It feels like I’ve been away from this blog for far too long, although it’s not even been a week since my last post. Plenty has changed in the previous weeks – me as well as my goals. I hadn’t seen it coming, but it has happened, and although I’m trying to get used to the change, I’m still happy that whatever happened happened, because it feels like I’m now headed in the right direction. That before these changes took place, I was wandering off the path and going where I wasn’t supposed to go, and further delaying my journey.
I’m making it sound like something very major has happened, but it’s nothing that huge or significant. It’s important, though. This Monday me and my mother had a short argument about something completely insignificant before I left for school, something I shouldn’t have reacted to crossly, but did, and my mother said (not to me) that I thought too highly of myself because of my academic achievements. And although it hurt to hear it, over the course of the day I realized every bit of it was true. I tried to think of things that made me who I am, did not take my grades into consideration, and ended up with an empty list. There was nothing to me more than my marks; what my mother said was completely true.
I was distracted that day and the day afterwards because that realization had made me step out of the fool’s paradise I’d been living in. I wasn’t what I thought I was, and I was far from the ideal self that I have in mind. I knew I needed to discuss this with someone, so naturally I went to our Psychology teacher, because she was the only one who could give me a solution without making me feel awkward or worse about myself. We had a quick chat during the little time she had during the lunch break, and in those ten minutes I discovered, besides a solution, what my peers thought of me. Apparently many of them think I’m quite proud of my academic achievements and that I talked about it as if only my hard work (and not theirs) had any value. Some said I showed myself to be an object of pity, gloomily talking about, or rather referencing to, the troubles at home (I live in a joint family that’s not so joint). Ma’am told me about the little things I said or did that made me look unlikeable. And I didn’t defend myself or argue, just listened, because it was all true. I couldn’t deny it.

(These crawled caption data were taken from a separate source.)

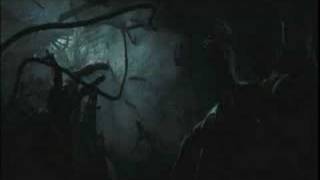 Spineshank-Never Tear Me Down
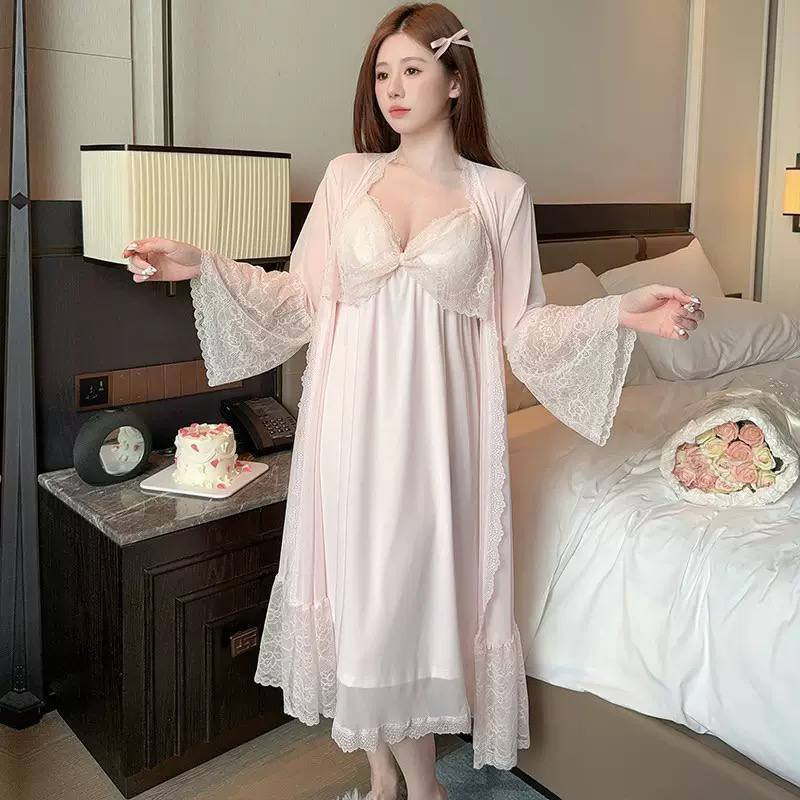 https://t.me/Shop_Zhou


**إذا كنت صاحب هذا الإعلان وتريد حذفه لأي سبب، رجاءا أرسل رسالة إلى الدعم الفني**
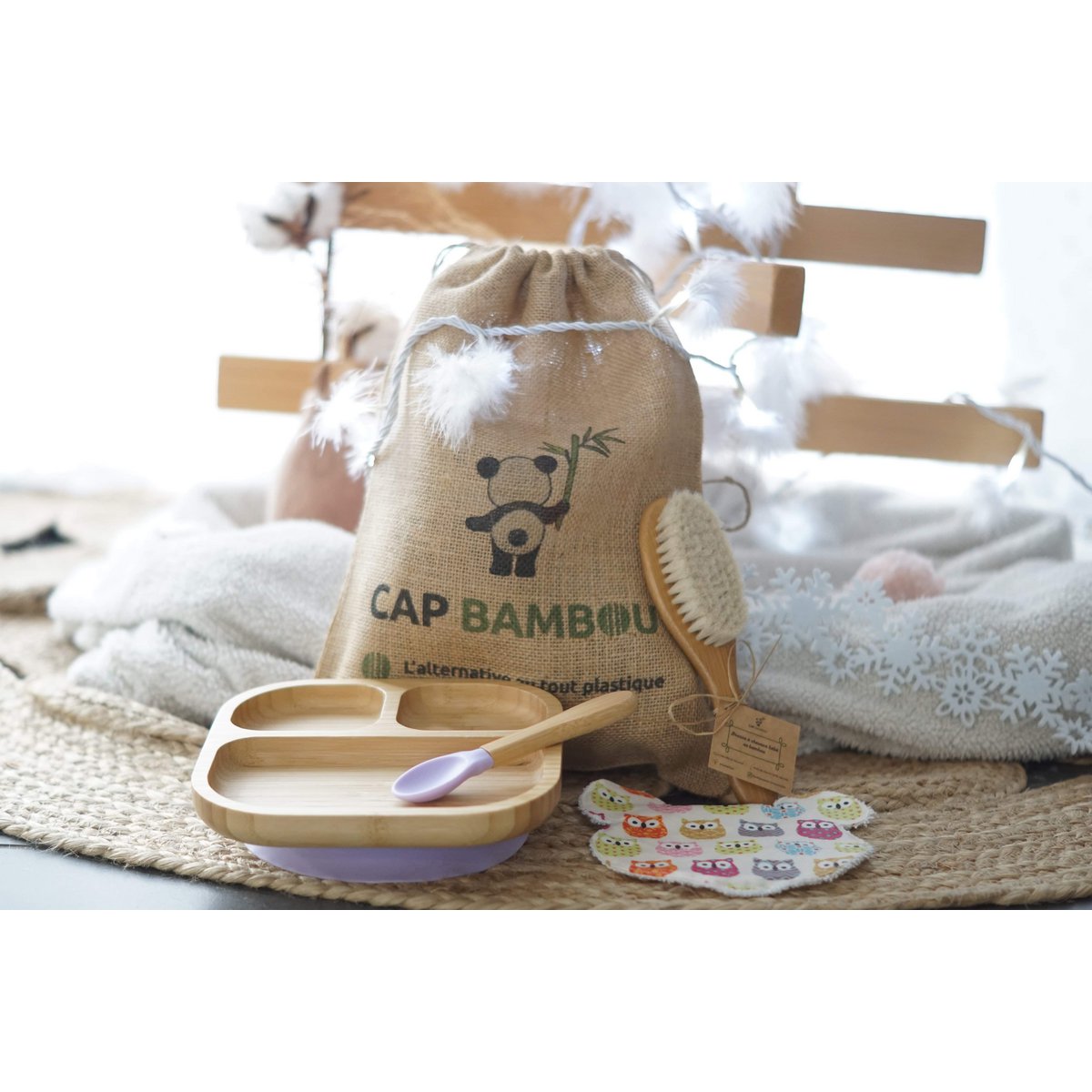 Baby Box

Instead, I felt quite miserable because I did not remember being so elusive and stupid before. Every time Ma’am pointed out something about me, my mind flashed back to all the times I’d behaved likewise and I felt guilty each time. And it was not restricted to school or home, but also on this blog, though not as much. Ma’am told me what was wrong with me was that I lacked emotional intelligence, which we coincidentally read about in our Psychology class a couple of weeks ago. She pointed out all those behaviors of mine that reflected my self-centredness, unnecessary rudeness, pride, and my habit of begging for pity. Those ten minutes were equally embarrassing and enlightening. Although Ma’am didn’t give me any direct solutions, she told me enough for me to know what I had to do next, and I’ve been trying since to overcome my lack of emotional unintelligence. I don’t know how well I’m doing, but being self-aware has helped a lot. I hope that by the time we graduate, I would’ve changed for the better.
Another change that took place recently was internal too – a change in my goals. I still want to be a writer and study Creative Writing in college, but thew place I want to study and settle down in has changed. I was aiming to get into a college in United States and eventually start a career there, but there were a lot of factors that made it more difficult than it looked – funding, stricter visa rules, and, more recently, rich old white men making decisions for all races and genders. Every day I woke up to another unbelievable step taken by Trump, and the US stopped being what I thought it would be. I do not mean to offend any people living in the US who are reading this right now, but I cannot live in a country that would cost me so much more than just money – my liberty, my dignity and my right to my own body.
My overly-ambitious aim of studying in the US could’ve cost me more than it was worth it, and I’m not talking just about money or Trump; there was more that I don’t feel comfortable sharing here. But in short, I’d attached my entire future to a certain factor that was rather superficial and practically had no chances of being in my life. That was another fool’s paradise I’d been living in. But I’m glad that I’ve stepped out of it. I’m considering other countries, ones that wouldn’t need me to sacrifice so much for the future I want. Things seem much easier now. There’s little to worry about, and a proper direction to work in. That should make me motivated and productive, and it has. But today was one of the days where motivation was present but the mind was not. It kept wandering off and I didn’t get as much work done as I would’ve liked to. But now after writing this, I feel much lighter, so hopefully I’ll do better tomorrow.
To end with something positive: I’ve recently been too much into poems and even written a couple that came into mind. It’s been long since I last wrote a poem, either inspired or because I thought I should. One of them did not come out as good as I’d expected while the other turned out to be way better than my expectations. I was actually so happy with it that I was (and still am) thinking of sending it out. My aim is to get published in 10 lit mags, and I think poetry counts, too. I might as well go ahead and submit it. If anything, I might collect more rejections and learn a little about writing poetry.
I hope you all have a lovely and memorable weekend!
“Yesterday I was clever, so I wanted to change the world. Today I am wise, so I am changing myself.”